I sometimes wish that I could get a direst answer on what to do as far going back to school to achieve my MA degree. It would be a MA in Chirstian Leadership. Now I think I can do it and work and have made up my mind to do it full time but I wish I knew if it were the right thing to do. Now the bigger question is what am I going to do once I have this degree. I have done some looking and there are positions out there but most of them would cause a huge move. I guess I will keep praying and keep seeking advice from people that I feel I can depend on.

I have been crucified with Christ and I no longer live, but Christ lives in me. The life I live in the body, I live by faith in the Son of God, who loved me and gave himself for me.
Galatians 2:20 (NIV

Saturday, April 03, 2010

What to Do

Well I have made a strange decision at this point of my life. I have decided to try and go back to Lindsey Wilson College to work on getting my MA in Christian Leadership. It can be done in one year. I think it will be hard but I have to try. Now that being said getting a MA degree in a year sounds like it is going to be hard so I do not know if I can work and go to school at the same time but again I have to try. It is going to be a lot of driving and a lot of hard work. If anyone ever actually reads this please pray that God will continue to lead me.

Thursday, March 11, 2010

What is going on

Well it has been a long time since I have written on here. I got to the lowest point in my life since I have last posted and now things are better but I am hurting. Let me explain. I love God. In my life there is no more important force on guiding my decisions, my lifestyle, and my life in general. In fact for the past 10 years or so I have even gone as far as to seek out this call I feel on my life to serve him in ministry to the exclusion of almost anything else. However, I now feel as if there has been little to no help coming the other way. In fact it almost seems at times that I am being worked against in this process.

Now with that being said let me elaborate. Next to God and my family I love music. I really feel that music ministry is the path that God is leading me to fulfil the call he has on my life. But I have no training, no instrumental ability, and no opportunity to serve as I feel I should. Now what I do have is a love of music, 10-15 years of experiance (volunteer), and this real drive to serve God.

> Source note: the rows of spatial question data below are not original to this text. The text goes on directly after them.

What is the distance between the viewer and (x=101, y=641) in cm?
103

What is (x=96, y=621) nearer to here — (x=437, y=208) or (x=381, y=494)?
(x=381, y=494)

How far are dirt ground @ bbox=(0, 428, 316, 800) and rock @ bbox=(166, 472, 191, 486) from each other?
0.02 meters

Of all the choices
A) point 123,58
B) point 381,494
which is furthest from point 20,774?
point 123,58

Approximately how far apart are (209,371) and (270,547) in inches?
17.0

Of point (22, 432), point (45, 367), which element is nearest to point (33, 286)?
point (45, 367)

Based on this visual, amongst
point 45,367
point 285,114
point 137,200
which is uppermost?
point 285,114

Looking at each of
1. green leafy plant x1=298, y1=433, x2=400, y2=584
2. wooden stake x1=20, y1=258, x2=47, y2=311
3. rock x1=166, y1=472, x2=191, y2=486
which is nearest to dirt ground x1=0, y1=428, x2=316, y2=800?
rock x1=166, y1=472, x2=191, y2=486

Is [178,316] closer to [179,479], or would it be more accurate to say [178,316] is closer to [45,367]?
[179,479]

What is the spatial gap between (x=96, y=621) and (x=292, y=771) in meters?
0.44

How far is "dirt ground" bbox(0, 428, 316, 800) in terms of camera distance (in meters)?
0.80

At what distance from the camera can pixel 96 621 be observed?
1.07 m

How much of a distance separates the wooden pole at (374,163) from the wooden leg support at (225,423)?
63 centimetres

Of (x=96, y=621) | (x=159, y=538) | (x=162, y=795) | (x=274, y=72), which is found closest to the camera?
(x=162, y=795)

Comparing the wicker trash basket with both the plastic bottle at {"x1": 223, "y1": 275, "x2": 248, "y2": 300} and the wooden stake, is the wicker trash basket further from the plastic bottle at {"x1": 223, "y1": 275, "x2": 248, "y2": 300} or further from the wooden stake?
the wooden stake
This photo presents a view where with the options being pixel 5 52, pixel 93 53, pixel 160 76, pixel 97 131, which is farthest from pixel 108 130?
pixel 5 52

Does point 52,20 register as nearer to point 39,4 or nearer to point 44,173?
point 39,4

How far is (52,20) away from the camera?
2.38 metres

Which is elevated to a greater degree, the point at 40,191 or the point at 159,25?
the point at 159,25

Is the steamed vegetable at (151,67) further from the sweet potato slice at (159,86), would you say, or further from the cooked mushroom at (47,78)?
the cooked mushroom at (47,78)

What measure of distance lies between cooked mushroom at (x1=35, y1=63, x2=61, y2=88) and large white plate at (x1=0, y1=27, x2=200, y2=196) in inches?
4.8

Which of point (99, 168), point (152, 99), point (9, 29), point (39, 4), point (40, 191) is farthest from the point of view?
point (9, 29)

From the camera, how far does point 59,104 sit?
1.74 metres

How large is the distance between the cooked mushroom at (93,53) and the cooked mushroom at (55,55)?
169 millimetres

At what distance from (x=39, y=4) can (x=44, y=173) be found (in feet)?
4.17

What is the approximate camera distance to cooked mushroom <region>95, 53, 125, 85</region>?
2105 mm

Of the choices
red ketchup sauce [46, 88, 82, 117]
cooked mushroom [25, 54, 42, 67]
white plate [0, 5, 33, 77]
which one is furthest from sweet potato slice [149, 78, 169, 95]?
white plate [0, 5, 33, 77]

Let me give an example of how I feel being worked against. I was finally doing it. I was the choir director at a church in Bowling Green, KY. I feel I was doing a good job in fact I have since talked to the forces that be and I was doing a good job. However, I was replaced by someone who had training. He went to school for music, taught music, and directed other choirs. I felt defeated for a long time. Now I have been looking for ministry opportunities and there seems to be nothing for someone with a resume like mine. Well if anyone reads this please pray for me as I look for God's guidance and strength for me not to give up.